A white MGM Rewards placard is plastered onto the left-centerfield wall at Fenway Park. A DraftKings crowned ‘D’ is perched just above the Green Monster terrace.
The Boston Red Sox have had no qualms about leasing prime real estate to gambling outfits, and with sports betting now a legal reality in Massachusetts, they seemingly missed a chance to start the bidding for the most choice of parcels: their uniforms.
Thing is, that was never an option. While the Washington Capitals (Caesars) and Vegas Golden Knights (Circa) are already brandishing their new home uniform patches in camp, Major League Baseball forbids gambling advertisements on uniforms, as it, too, opens up that space for rent in 2023.
With bloodlines and office space in Boston, a DraftKings deal with the Red Sox felt natural. Like an Old Bay patch on an Orioles jersey (let’s make this happen). But maybe DraftKings won’t require a uniform patch as an acquisition tool in Massachusetts if residents patronize it with the local zeal as Canton-based Dunkin’.
Seventeen of 30 MLB teams play in jurisdictions where sports betting is legal. All sponsor patches must be approved by MLB and the MLB Players Association, with alcohol and media brands also forbidden.
According to Sports Business Journal, MassMutual will pay the Red Sox $17 million yearly with performance incentives that could increase the value of the deal to $20 million over a 10-year span.
The San Diego Padres were the first and currently only other MLB team to sell uniform real estate and will earn $9 million yearly in four-year a pact with Motorola. MLB umpires wear logos from the FTX cryptocurrency exchange.
Gambling Partnerships Concern Player Union Head Clark
Twenty-one of 30 MLB teams have some sort of gambling partnership. This has become concerning to MLBPA president Tony Clark.
In a meeting with the Baseball Writers of America preceding the All-Star Game in Los Angeles, Clark was asked if the league was becoming too involved with gambling entities.

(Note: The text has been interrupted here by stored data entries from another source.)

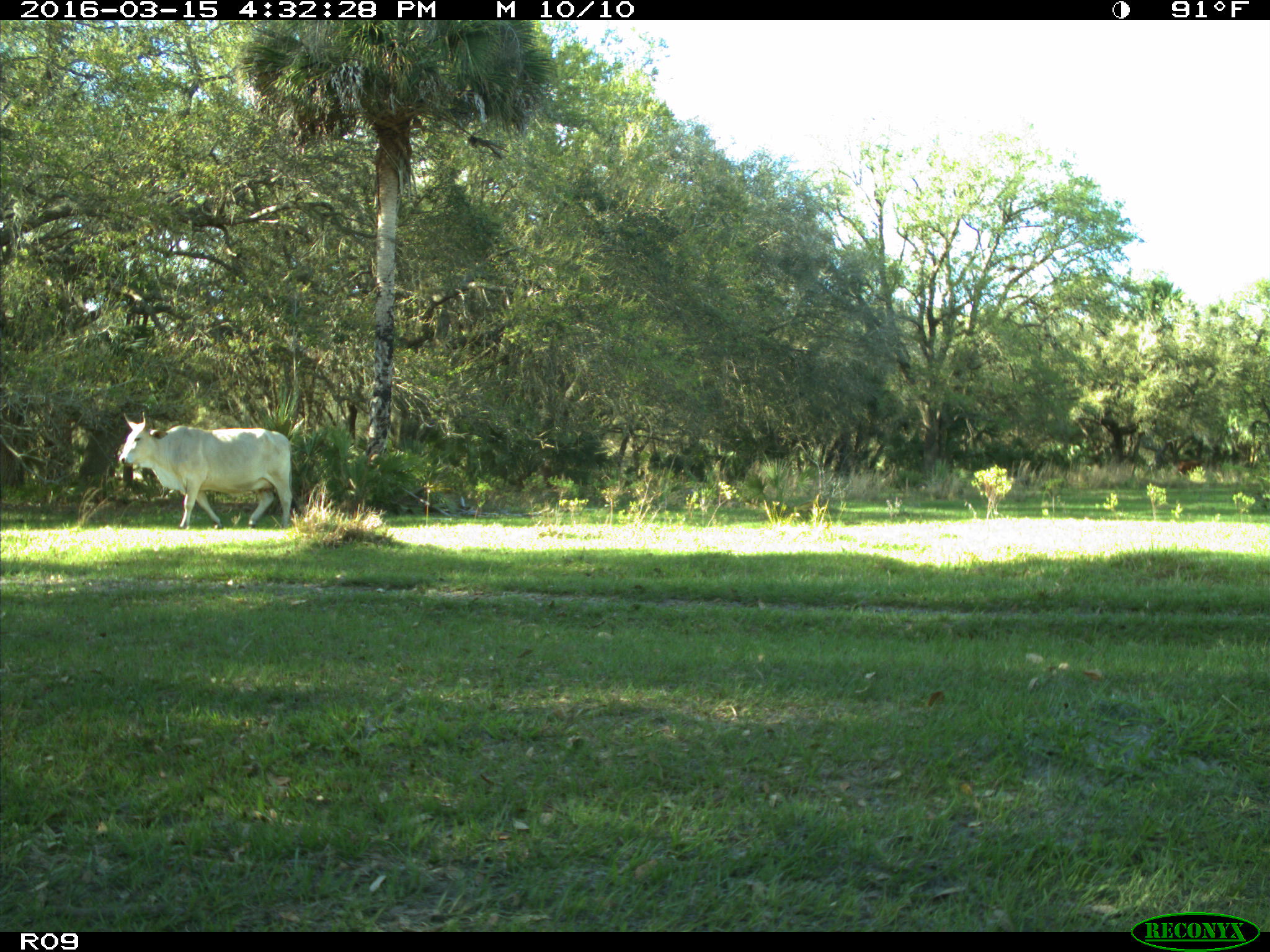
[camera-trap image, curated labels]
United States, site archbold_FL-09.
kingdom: Animalia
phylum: Chordata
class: Mammalia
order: Artiodactyla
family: Bovidae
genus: Bos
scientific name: Bos taurus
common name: domestic cow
Bos taurus (domestic cow).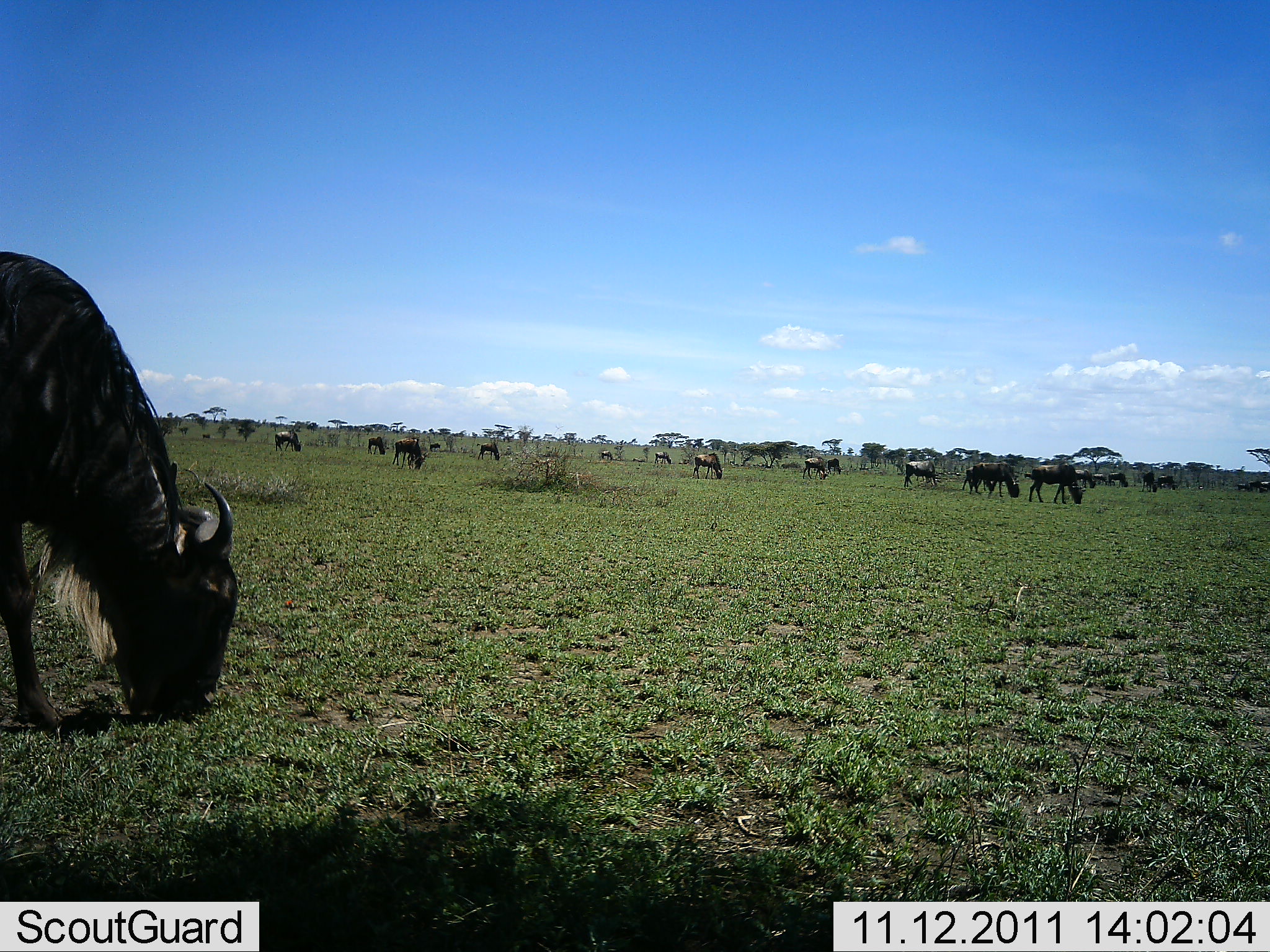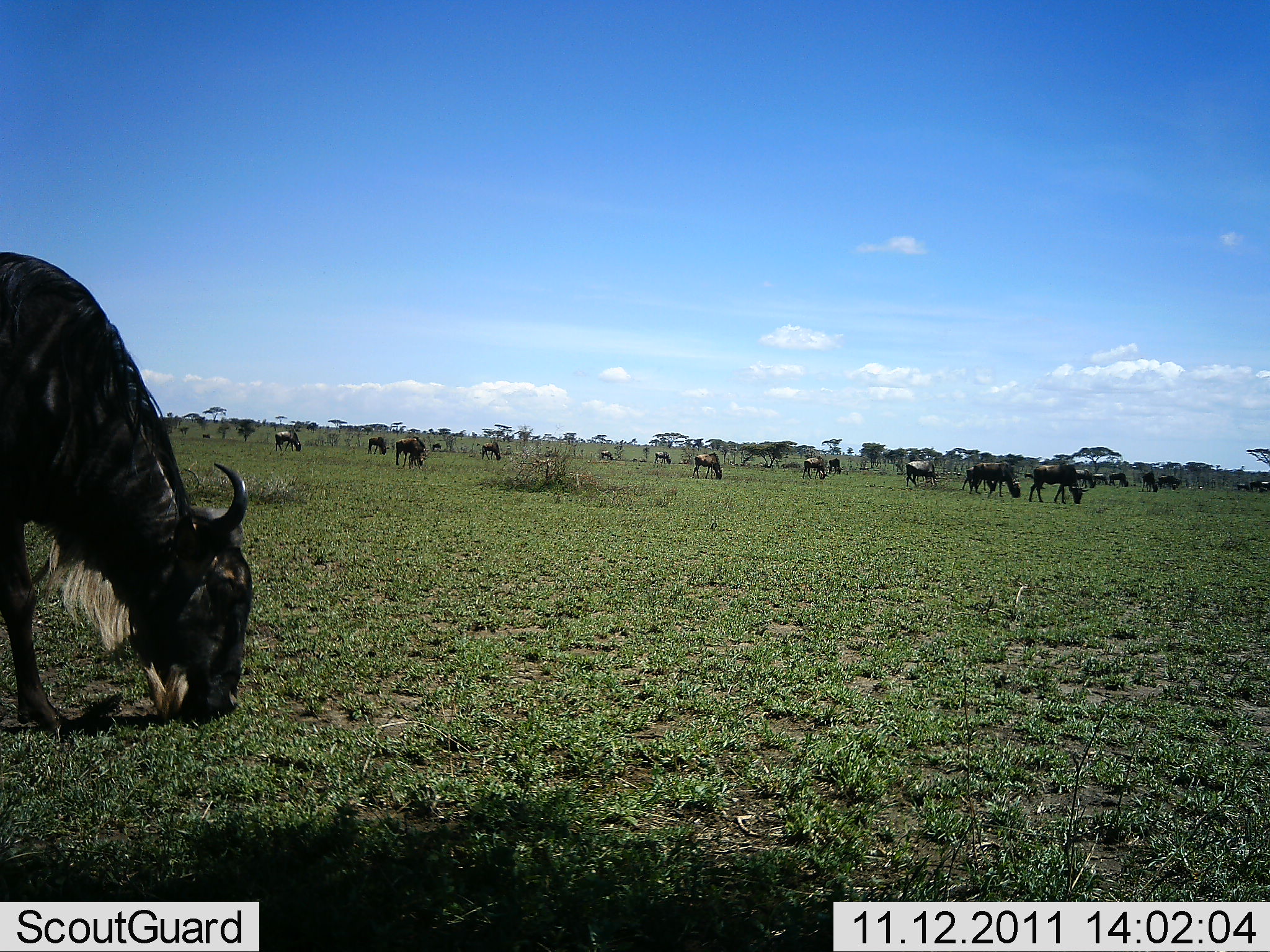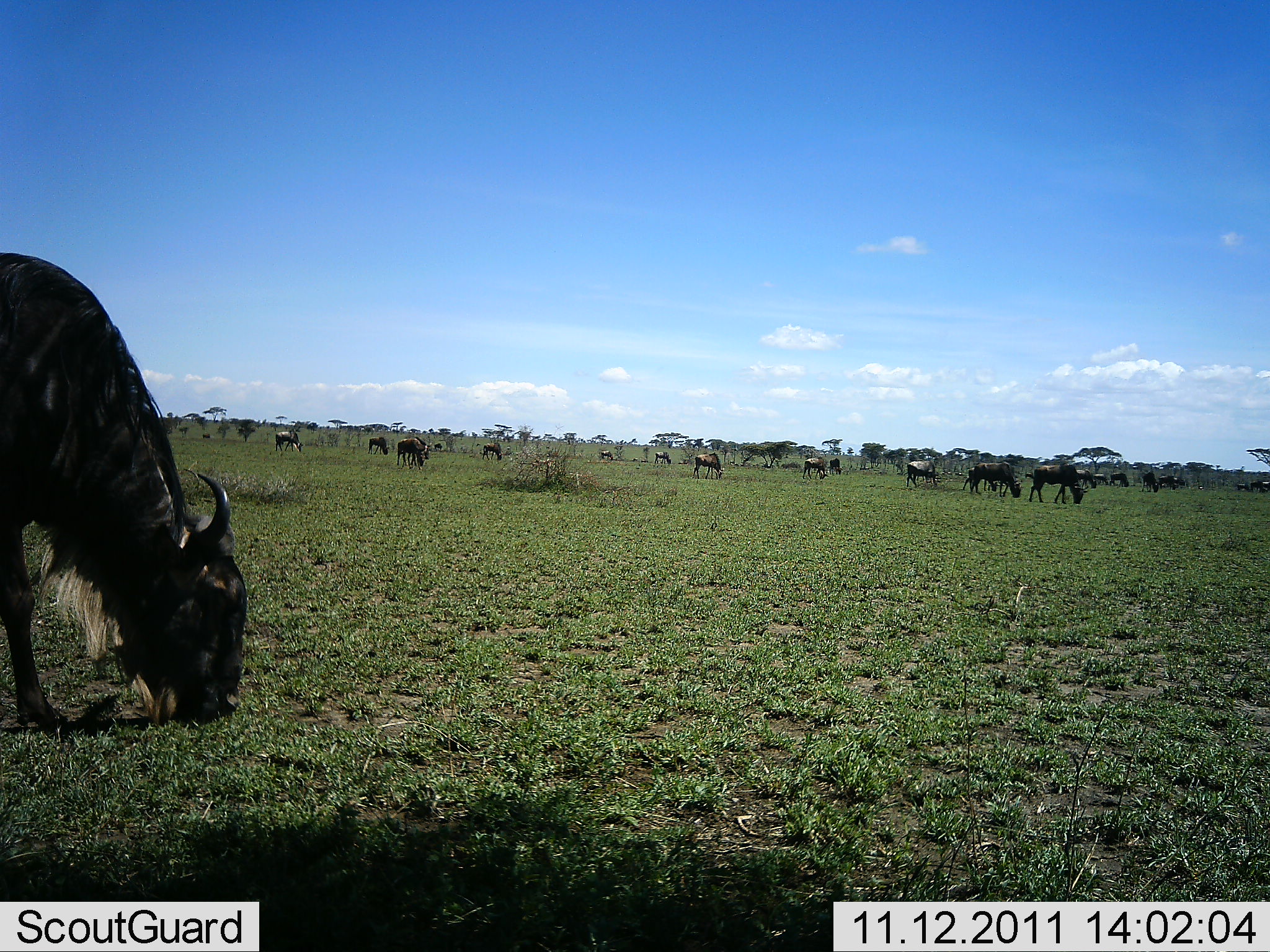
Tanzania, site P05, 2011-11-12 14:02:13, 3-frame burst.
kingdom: Animalia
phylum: Chordata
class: Mammalia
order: Artiodactyla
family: Bovidae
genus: Connochaetes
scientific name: Connochaetes taurinus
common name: blue wildebeest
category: wildebeest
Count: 11-50.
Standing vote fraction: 20%.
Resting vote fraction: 10%.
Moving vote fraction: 30%.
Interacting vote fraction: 10%.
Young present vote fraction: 0%.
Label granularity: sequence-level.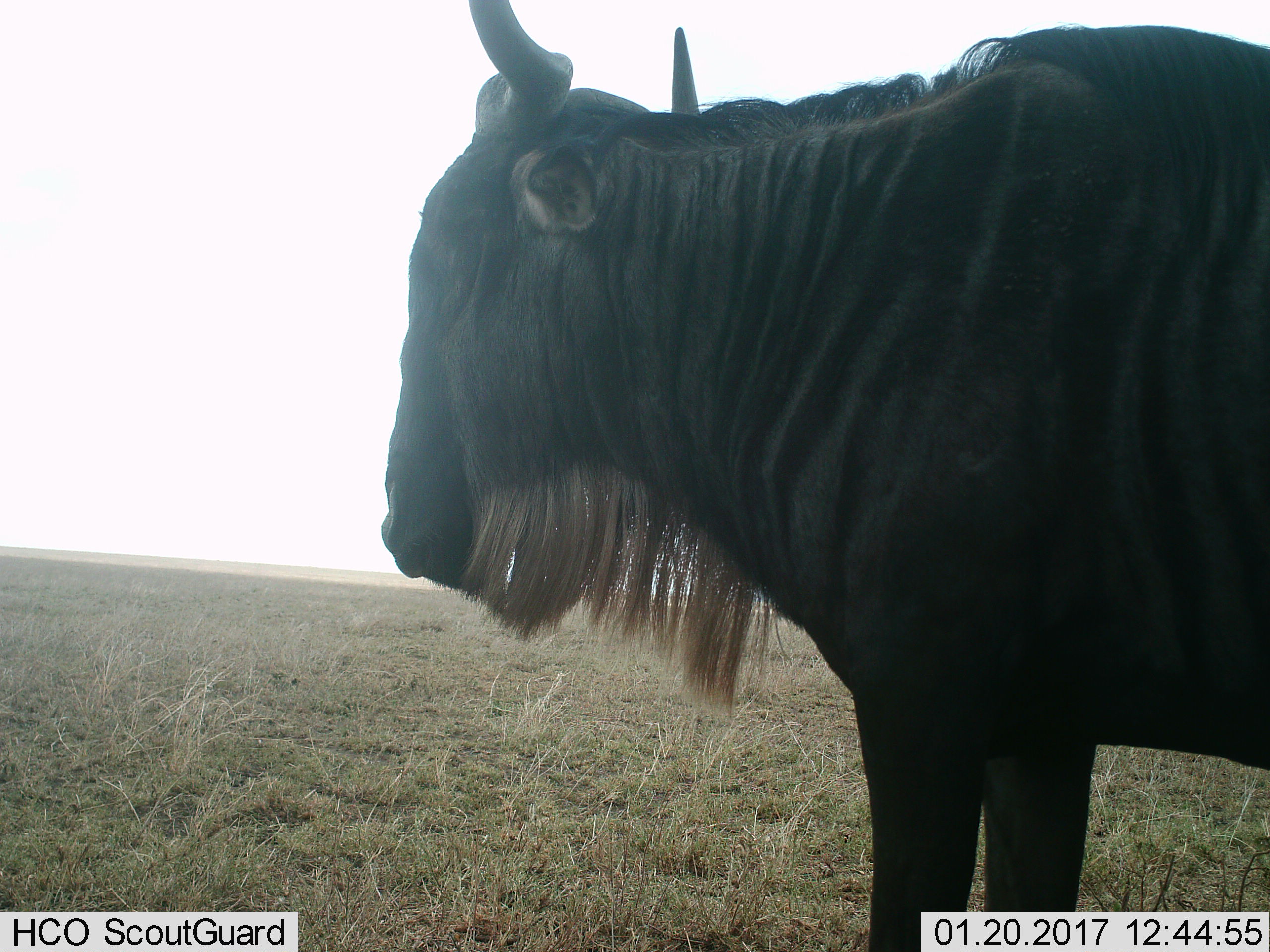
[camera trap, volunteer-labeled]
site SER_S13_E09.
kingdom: Animalia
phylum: Chordata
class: Mammalia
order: Artiodactyla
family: Bovidae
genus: Connochaetes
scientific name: Connochaetes taurinus taurinus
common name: blue wildebeest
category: wildebeestblue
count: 1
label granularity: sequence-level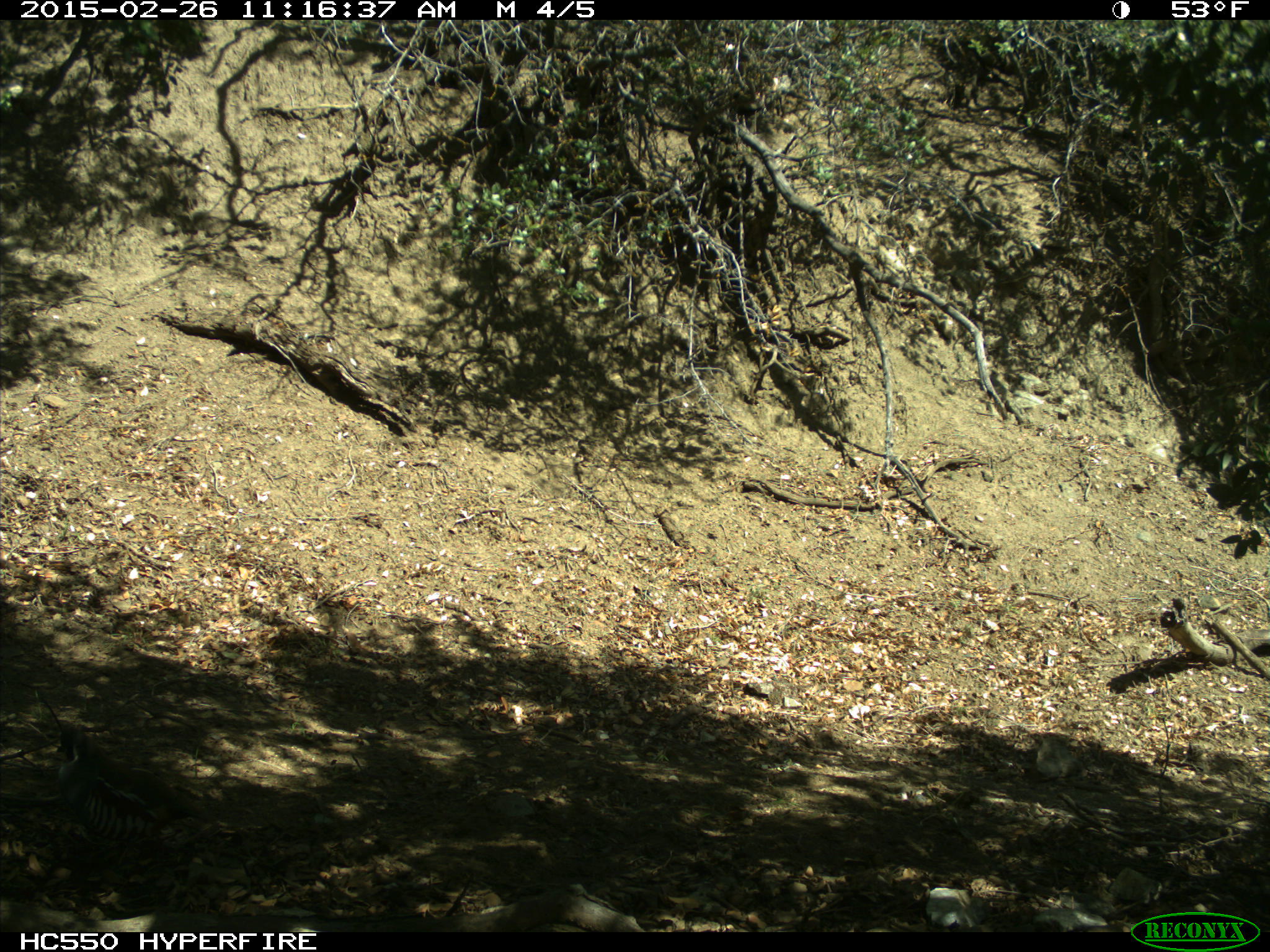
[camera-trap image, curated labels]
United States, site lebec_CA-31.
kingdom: Animalia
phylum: Chordata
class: Aves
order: Galliformes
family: Odontophoridae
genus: Callipepla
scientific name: Callipepla californica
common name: california quail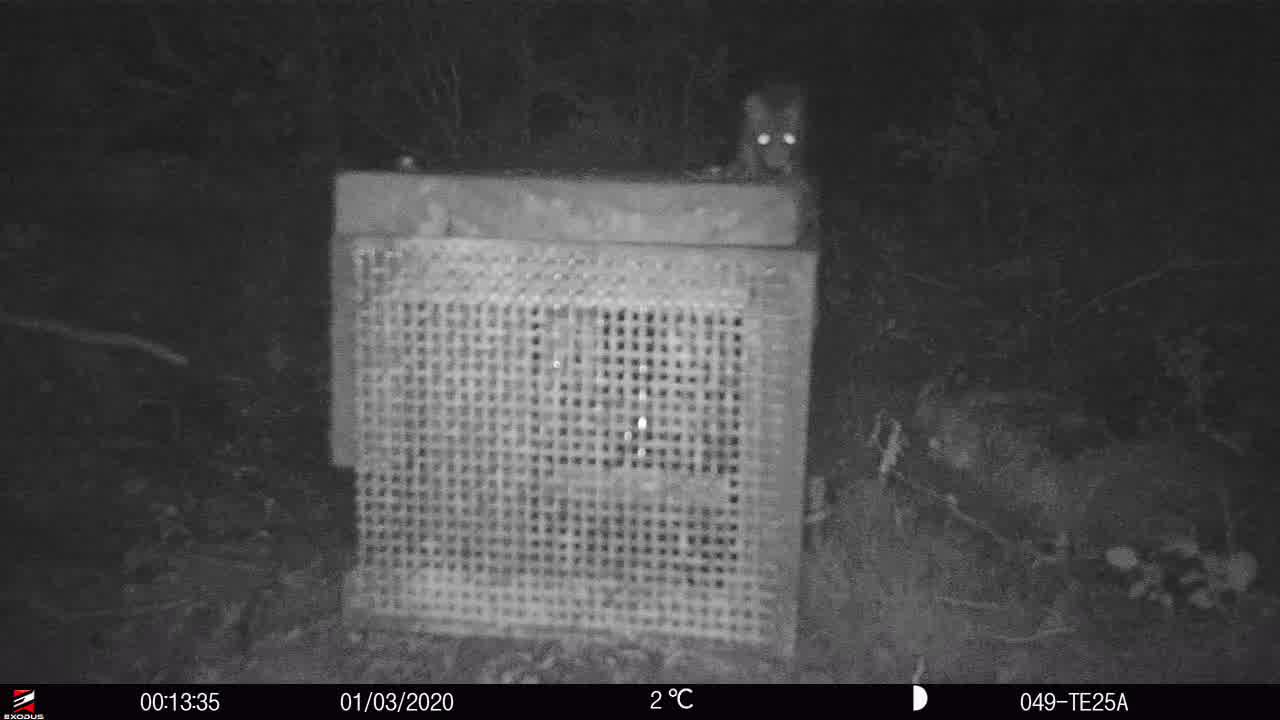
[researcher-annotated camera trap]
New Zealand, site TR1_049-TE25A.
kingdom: Animalia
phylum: Chordata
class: Mammalia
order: Rodentia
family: Muridae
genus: Rattus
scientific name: Rattus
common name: rat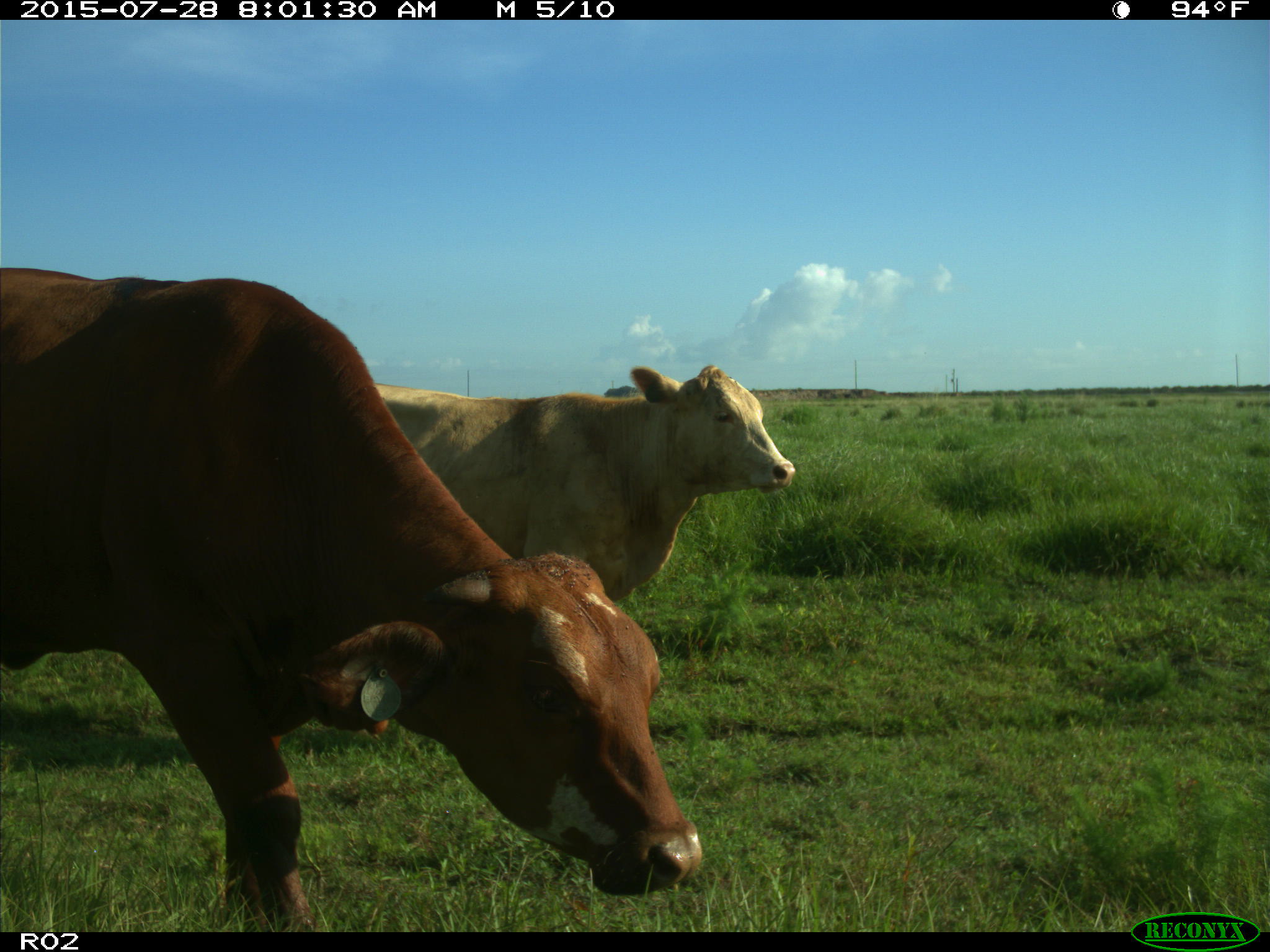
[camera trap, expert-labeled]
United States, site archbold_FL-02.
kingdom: Animalia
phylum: Chordata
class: Mammalia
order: Artiodactyla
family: Bovidae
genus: Bos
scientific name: Bos taurus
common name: domestic cow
Bos taurus (domestic cow).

“Getting? No. Is? Yeah. Has been? Sure,” Clark said. “We’re entering a very delicate and, dare I say, dangerous world here. We hope that it is truly beneficial for our game moving forward and that everyone who is involved benefits from it in one fashion or another. But when you have players suggest that no sooner was PASPA repealed, that they started to have [sportsbooks] following them on social media, that gets you a little twitchy pretty quick.”
The Nationals opened a BetMGM sportsbook on their stadium property this year — the first “connected” to an MLB stadium — and the Cubs have a DraftKings sportsbook nearby Wrigley Field. Baltimore announced plans for a sports lounge inside Oriole Park after naming SuperBook a sports betting partner.
Clark knows there’s no reversing this trend now.
“And so we’ll continue to pound the pavement in each of the state legislatures that are continuing to push, that have language in place and those that don’t yet that are potentially coming online,” he said, “to ensure that as much as anything, our players are protected, and their families by extension, are protected as a result of the language that’s on the books despite the fact that this train has left the station.”
That train picked up steam in April when Charlie Blackmon signed on with MaximBet to become the first active MLB player/sportsbook endorser. That move, especially considering baseball’s tortured reconciliation of gambling scandals, yielded surprisingly little blowback from fans, perhaps because the deal is largely confined to Colorado, the only state where MaximBet is licensed. Also, surprisingly, no other active MLB player has followed, although that sort of business may be left for the offseason.